Arbeit wächst aus der Liebe

„Einmal“, erzählt Giorgio, „habe ich das Firmenauto auf einem etwas abschüssigen Parkplatz vor einer Kirche abgestellt, doch ich hatte vergessen, die Handbremse zu ziehen. Während ich in die Kirche ging, setzte sich das Auto in Bewegung, ohne dass ich es bemerkte. Die Polizei bemerkte es sehr wohl und rief in der Firma an, und mein Chef wollte von mir wissen, was passiert war. Natürlich war er alles andere als begeistert über den Vorfall, aber nachdem ich ihm erklärt hatte, dass ich das Auto dort abgestellt hatte, um an einem Werktag in die hl. Messe zu gehen, sah er es mir gleich nach.“

Talente sind Geschenke, der Erfolg kann aber nur durch die tägliche Arbeit einsetzen. Gemeint ist dabei nicht eine Arbeit,die ausschließlich zur Selbstverwirklichung dient. Wie der hl. Josefmaria sagte: „Die Arbeit wächst aus der Liebe, ist Zeichen der Liebe und zielt hin auf die Liebe.

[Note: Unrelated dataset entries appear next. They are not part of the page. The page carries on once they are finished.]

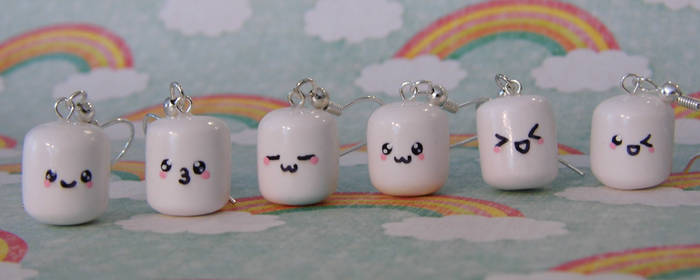 Mini Marshmallow Emoji Earrings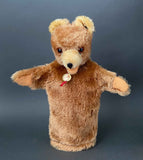 HERMANN Teddy Bear Hand Puppet ~ 1950s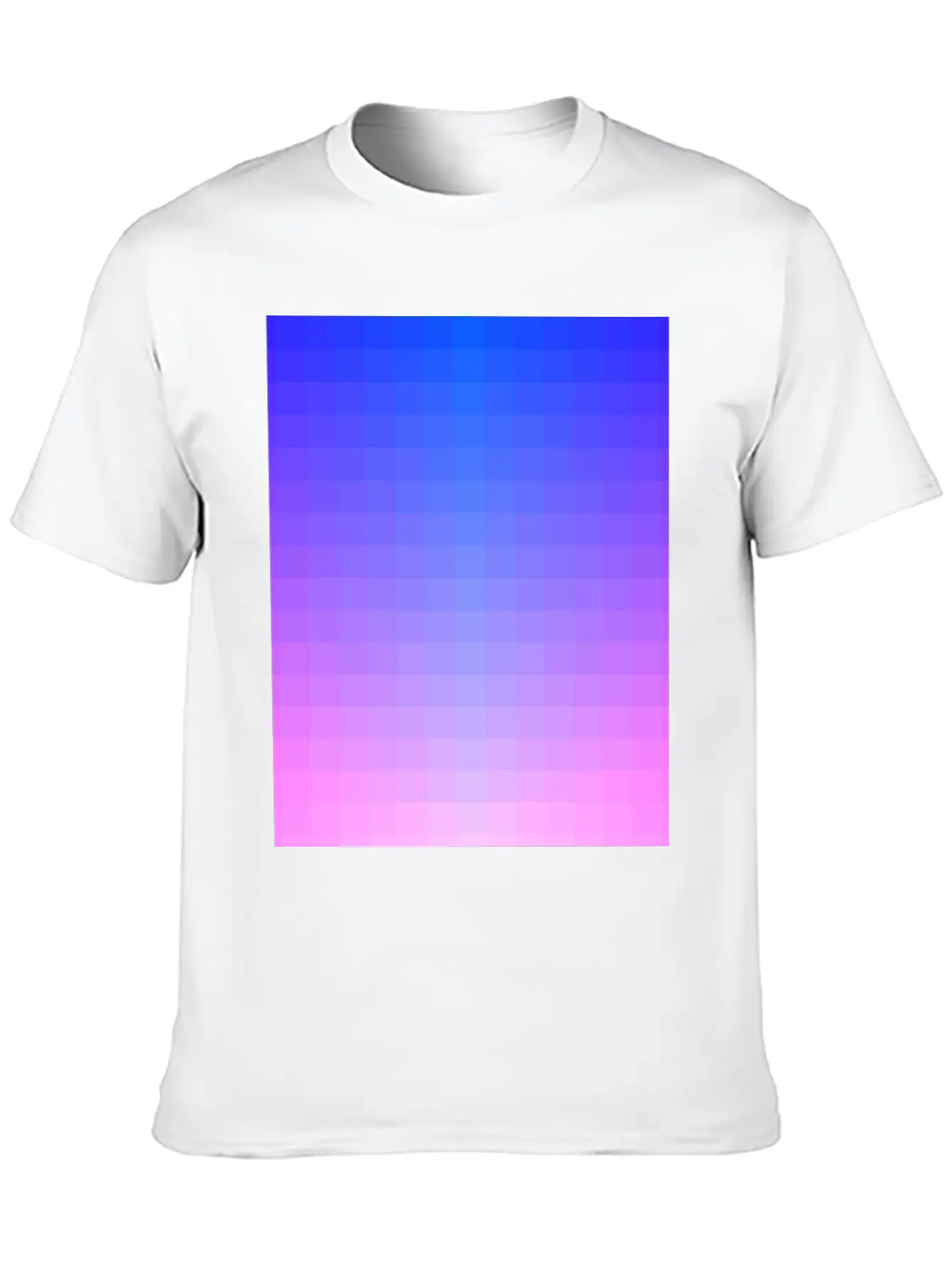 Gradient Color Pixel Pattern #2 Essential Cotton Tee For Daily Outfits – Unisex Style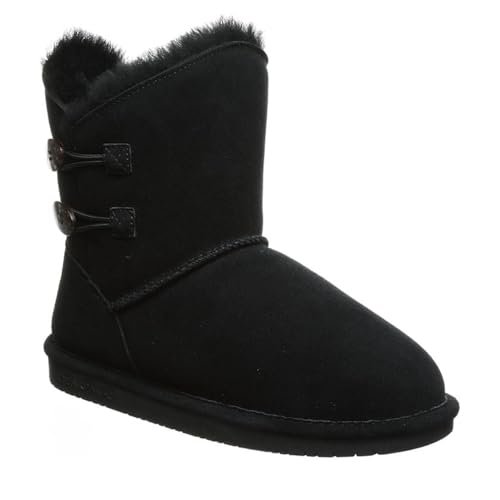 Bearpaw Damen Rosaline Stiefelette, Black II, 37 EU von Bearpaw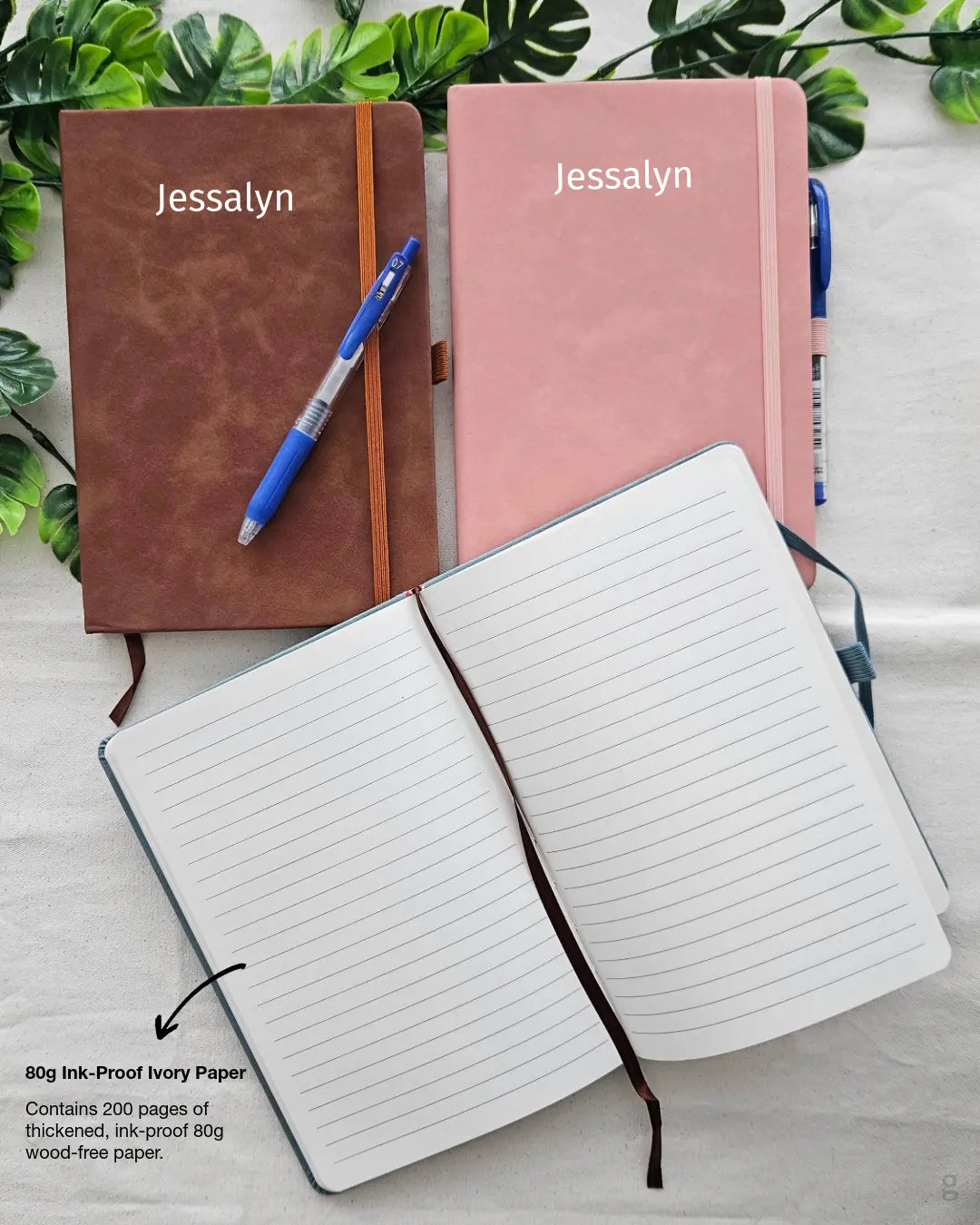 [Custom Name] A5 Leatherette Notebook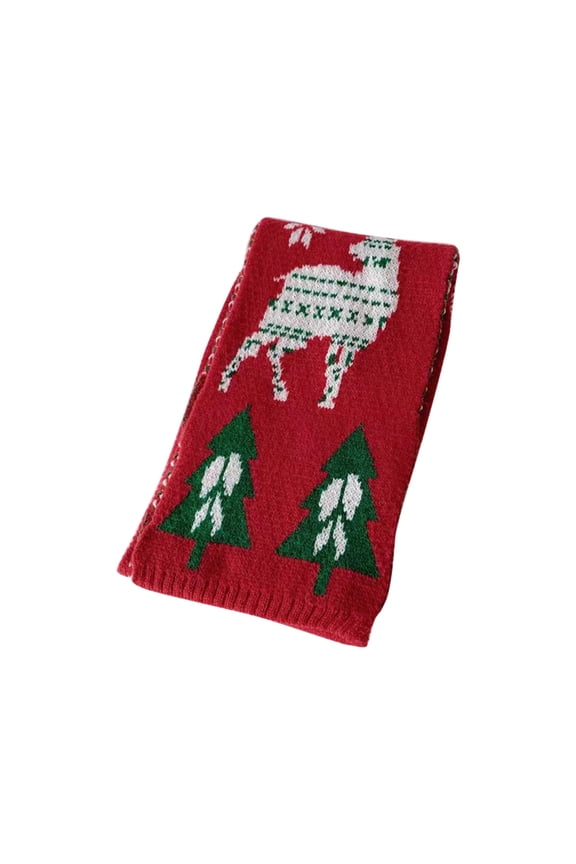 Autumn and Winter Christmas Scarf for Boys and Girls, Warm and Thickened, Cute Knitted Wool Cartoon Scarf Autumn Christmas and Woolen Scarf Winter Girls Baby Cute Warm Knitted Boys Thick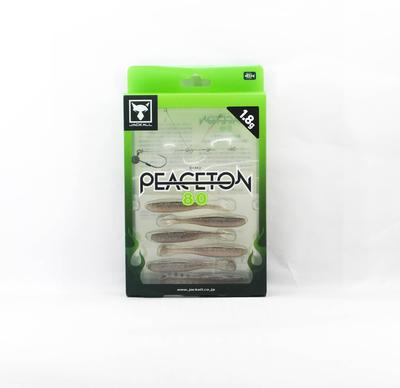 Jackall Мягкая приманка Peaceton 80мм 1.8г Maruhata Clear Wakasagi (8189)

Letzten Sommer begegneten Giorgio und seine Familie dem Prälaten des Opus Dei, Fernando Ocariz, auf seiner Pastoralreise durch Norditalien. Giorgio brachte ihm bei dieser Gelegenheit als Geschenk natürlich Käse mit. Giorgio überreichte ihm den Käse mit dem Hinweis, „dass Käse manchmal einen sehr unangenehmen und intensiven Geruch verströmt“, worauf ihm der Prälat entgegnete: Das ist ein Zeichen, dass er gut ist!